第153話 陸軍省所轄時代の松江城と浜田城
土橋 由奈 特任研究員
(2025年1月29日投稿)
1873(明治6)年1月14日に明治政府から出された「全国城郭存廃ノ処分並兵営地等撰定方」、いわゆる廃城令《はいじょうれい》により全国の近世城郭《きんせいじょうかく》は「存城」と「廃城」に分けられ、島根県においては松江・浜田両城が「存城」、津和野城が「廃城」となりました。ここでいう城郭の存廃とは、軍用地利用のために陸軍省《りくぐんしょう》が城郭を所轄する=存城という意味合いで、存城になった城郭は、軍用地としての利用を前提に管理されました。今回は明治の初めごろから20年代までの松江城と浜田城に焦点を当て、陸軍省の公文書をもとに同省による管理の様子を見ていきたいと思います。

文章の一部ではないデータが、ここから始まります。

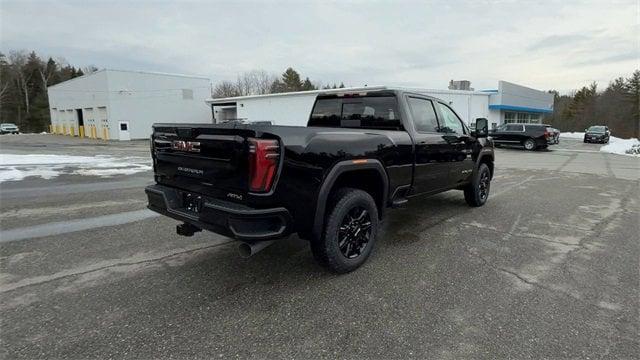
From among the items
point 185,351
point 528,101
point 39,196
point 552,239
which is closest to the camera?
point 185,351

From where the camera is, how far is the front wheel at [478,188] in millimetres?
6594

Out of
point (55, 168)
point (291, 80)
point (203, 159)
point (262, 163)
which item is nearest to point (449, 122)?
point (262, 163)

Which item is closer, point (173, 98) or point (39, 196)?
point (39, 196)

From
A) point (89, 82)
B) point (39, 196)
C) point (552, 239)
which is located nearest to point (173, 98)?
point (89, 82)

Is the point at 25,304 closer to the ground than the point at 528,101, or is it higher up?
closer to the ground

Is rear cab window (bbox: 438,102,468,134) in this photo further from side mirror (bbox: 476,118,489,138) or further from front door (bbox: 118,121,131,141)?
front door (bbox: 118,121,131,141)

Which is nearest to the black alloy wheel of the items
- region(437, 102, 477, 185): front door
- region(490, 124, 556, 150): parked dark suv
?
region(437, 102, 477, 185): front door

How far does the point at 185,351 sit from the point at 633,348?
3119 millimetres

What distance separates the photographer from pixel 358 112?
16.6 ft

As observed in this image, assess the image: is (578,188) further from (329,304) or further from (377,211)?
(329,304)

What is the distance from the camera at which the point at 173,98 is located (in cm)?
3631

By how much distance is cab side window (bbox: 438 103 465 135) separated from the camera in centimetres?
560

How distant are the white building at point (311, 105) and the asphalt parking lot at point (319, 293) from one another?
26.0m

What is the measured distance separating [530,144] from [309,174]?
78.2 feet
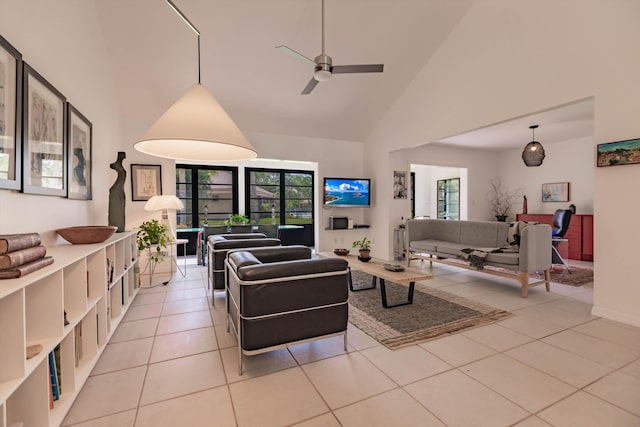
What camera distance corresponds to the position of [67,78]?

陸軍省所轄=存城となった松江・浜田両城ですが、当初、陸軍省は存城を管理運営するにあたりいくつかの問題を抱えていました。まず1つ挙げられるのは、国防の体制、さらに言えば全国規模で見た国防の範囲(文書内には「防禦(御)線」と出てきます)が定まっておらず、松江・浜田城が軍用地として利用されるかどうか確定していなかったということです。1874(明治7)年の文書によると、当時、浜田県(明治9年4月島根県へ合併)は浜田城跡の公園化を望んでいました。そのため、城跡を今後軍地利用するのかどうか陸軍省へ伺いを立てています。これに対し陸軍省は、「防御線」が確定し、諸兵の配置の有無が決定しない限り、公園化は「決定難致候」(決定しがたい)と回答しています。浜田県は1976(明治9)年にも再度浜田城の公園化を申請していますが、陸軍省は「難聞届候」(聞き届けがたい)と却下しています。

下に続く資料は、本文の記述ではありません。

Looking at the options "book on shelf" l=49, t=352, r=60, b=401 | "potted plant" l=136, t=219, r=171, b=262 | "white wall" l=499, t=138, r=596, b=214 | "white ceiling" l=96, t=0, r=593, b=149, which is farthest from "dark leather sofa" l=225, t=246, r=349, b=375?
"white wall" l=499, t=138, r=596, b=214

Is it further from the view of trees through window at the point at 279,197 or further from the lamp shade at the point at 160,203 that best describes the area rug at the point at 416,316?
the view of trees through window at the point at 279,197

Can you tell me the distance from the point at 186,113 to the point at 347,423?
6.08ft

そして、各存城の範囲に関する問題も抱えていました。①存城の範囲が確定していないこと、②城郭の内外に士族の邸地をはじめとした民有地が入り組んでいたことです。
②が解決しない限り①を確定させることは難しく、陸軍省も島根県もこの問題に難渋していました。1877(明治10)年、島根県は浜田城に関する伺いを、中四国の城郭などの施設管理をしていた第五方面へ出しています。廃城令以前から浜田城域にいる住民の借地料について、陸軍所轄の区域が判然としないため、陸軍省に収めるべきか、従前通り地方行政を担当する内務省に納めるべきか困惑していたのです。また松江城についても同様で、内務省から陸軍省へ、城郭内にある城山稲荷神社の神職宅は存城範囲内とみなすべきかどうか伺いを出しています。おそらく島根県から内務省へ問い合わせがあったものと考えられます。

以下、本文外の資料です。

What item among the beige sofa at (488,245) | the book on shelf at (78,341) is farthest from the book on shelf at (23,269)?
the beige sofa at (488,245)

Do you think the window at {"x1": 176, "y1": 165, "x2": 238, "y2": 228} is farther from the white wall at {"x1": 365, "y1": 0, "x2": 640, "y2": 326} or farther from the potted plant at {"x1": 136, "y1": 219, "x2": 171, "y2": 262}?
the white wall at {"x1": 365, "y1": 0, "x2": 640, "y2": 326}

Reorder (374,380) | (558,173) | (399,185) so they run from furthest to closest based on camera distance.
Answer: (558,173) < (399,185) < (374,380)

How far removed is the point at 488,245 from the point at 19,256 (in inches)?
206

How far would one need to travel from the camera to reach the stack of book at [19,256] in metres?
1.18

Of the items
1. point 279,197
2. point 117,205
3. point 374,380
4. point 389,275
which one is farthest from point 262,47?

陸軍省は1880(明治13)年、存城内にある士族邸地の扱いに対し、「悉皆買収」(全て買い上げる)との意向を示しました。特に松江城については城郭全体が狭小なため、後々兵隊を置く際に住居人がいるままでは「警戒上不便宜ナル所アリ」という判断のもとの意向でした。
また、①の問題についても少しずつ動き始めます。1879(明治12)年の文書によると、第五方面から調査員が出張し、松江浜田両城の取り調べを行ったことが分かります。当時島根県は、城郭の境界を石垣までとみなしていましたが、調査員と県官の詮議の結果、仮に内堀から約90㎝外側を境界として定め境標を設置することになりました。そして、その周囲の官民有地についても調査を加えています。浜田城については、調査のうえ地図上で境界を定め、境界の民有地については買収の方向で価格等を引き続き調査することになりました。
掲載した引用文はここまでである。